What is Gordon Brown thinking on the G20 summit?
I joined a roomful of suits today for an hour with the PM. The venue was Lancaster House, the pink marble and gilt architectural cheesecake that will be the venue for the G20 summit on 2 April. Perhaps there’s guilt as well as gilt – Lancaster House previously hosted talks that led to the independence of Zimbabwe, Ghana and Kenya, among others.
Gordon was in his element – like Kevin Rudd and Barack Obama, he is a wonk’s wonk, speaking without an autocue, relaxed and fluent. So what did he say? These are my notes, so before citing, you may want to check with the official version on the London Summit website.
Brown set out four stages in the response to the crisis:
1. Worldwide recapitalization of the banks of about £1 trillion
2. Monetary and fiscal stimulus currently amounting to about 2% of GDP
3. Measures to get credit flowing again, especially to ‘replace the loss of foreign capacity’ in the financial sector. He referred repeatedly to the dangers of ‘financial protectionism’ and ‘financial mercantilism’.
4. Investment and export led growth in the long term
Although he was talking about the UK and other rich economies, he said the same arguments applied to developing countries that have seen financial inflows drop from the record 2007 volume of $929 billion to a predicted $165 billion this year, according to the International Institute of Finance. The difference is that the poorer countries do not have the cash or the credit to plug the gap – they need a massive increase in lending from donors and the international financial institutions. This will require what he called a ‘fundamental change’ in the role of the Fund and Bank. The Fund will have to focus on surveillance and building an ‘early warning system with teeth’, as well as find mechanisms for a massive new injection of cash for development, perhaps via a new allocation of Special Drawing Rights – the quasi currency used by the Fund. Brown said a new allocation was ‘agreed some years ago, but never implemented.’ The World Bank should also be looking for new sources of finance, including selling bonds to oil producers and developing countries with large reserves.
He was interesting (and encouraging) on climate change: He several times raised the possibility of the World Bank issuing ‘environment bonds’, along the lines of the ‘International Finance Facility’ that he introduced at the Treasury to raise money for immunization programmes.
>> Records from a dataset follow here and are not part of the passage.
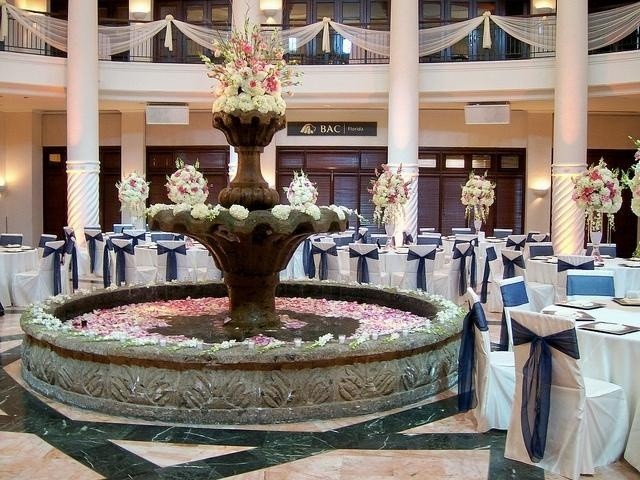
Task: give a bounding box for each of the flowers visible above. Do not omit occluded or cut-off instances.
[622,136,640,221]
[284,173,318,210]
[368,162,412,224]
[147,203,355,223]
[462,171,498,222]
[200,1,301,114]
[570,156,622,222]
[117,174,152,214]
[168,159,209,207]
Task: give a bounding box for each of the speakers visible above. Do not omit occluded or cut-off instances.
[145,106,189,124]
[464,104,510,124]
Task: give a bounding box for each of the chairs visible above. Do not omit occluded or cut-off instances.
[0,223,639,479]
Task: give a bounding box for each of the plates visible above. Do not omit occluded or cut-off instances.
[598,255,614,259]
[577,321,640,337]
[555,300,607,310]
[531,255,560,264]
[613,297,639,306]
[5,244,36,253]
[595,262,604,267]
[618,257,640,268]
[542,310,595,322]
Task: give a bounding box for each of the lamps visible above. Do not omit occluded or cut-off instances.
[133,12,147,19]
[263,8,277,19]
[536,8,554,14]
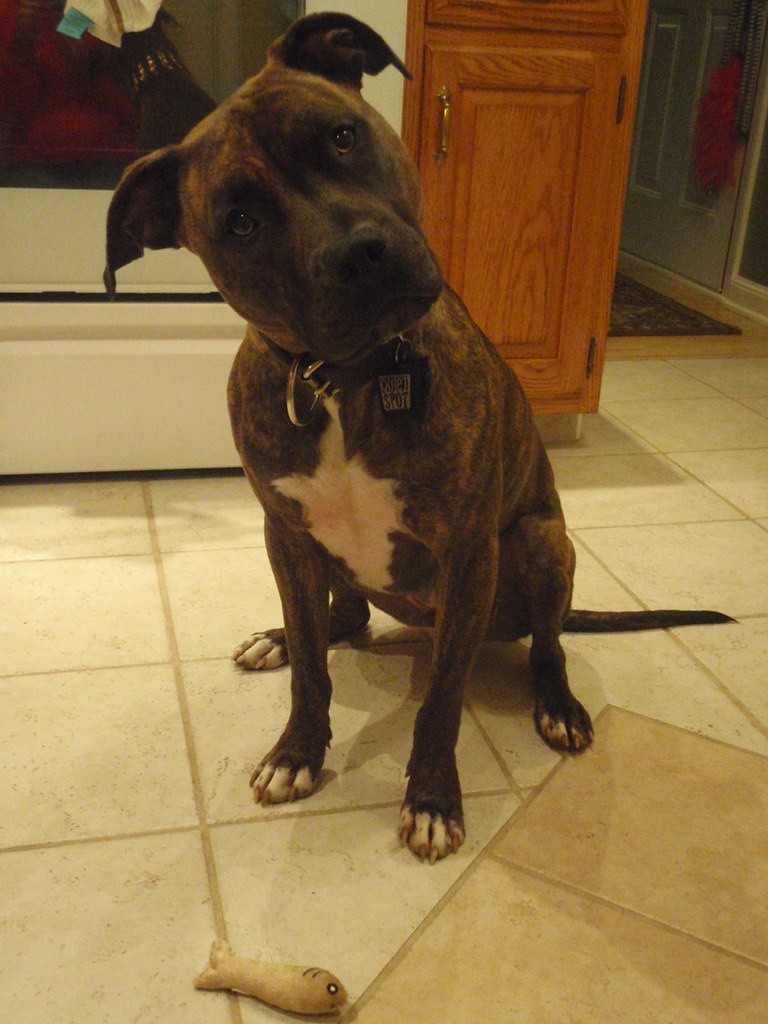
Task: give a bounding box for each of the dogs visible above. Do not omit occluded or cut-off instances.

He lamented the lack of ‘any international organization for funding energy efficiency in developing countries’ and later added ‘the agreement (in Copenhagen) will be as much about how we fund climate change proposals as about targets.’
And so to questions: NGOs always ask questions – however scary, it gets stuff on the record, reinforces or shifts the agenda in decision makers’ heads, and helps you network with everyone else in the meeting. I’d done the proper NGO thing and got a seat in the front row, and caught the chair’s eye, so I got the second question. ‘Given your speech in Davos on the need for a low carbon recovery, do you have any specific ideas on how the G20 could ensure that the climate change talks culminating in Copenhagen this December is not undermined by the crisis. Would you support the idea of an independent carbon audit to assess the short and medium term impact of the various bailout plans on CO2 emissions?’ Phew, didn’t mangle it, didn’t go on too long, included a specific suggestion. Deep breath and try and listen to the answer.
How did he respond? Not bad, actually. He expressed himself ‘fascinated’ by how we can advance the response to climate change in the run-up to Copenhagen. ‘This will require not just the willingness but the means to finance low carbon recovery in developing countries.’ On the carbon audit idea, he stopped short of saying ‘yeah, great idea – could you send over a paragraph for the communiqué?’, but opted for ‘it’s right to look at cost and effectiveness [of recovery packages] for the environment.’ He finished with ‘I don’t see a way through this crisis unless we move to a low carbon economy as part of the solution.’ I’ll take that.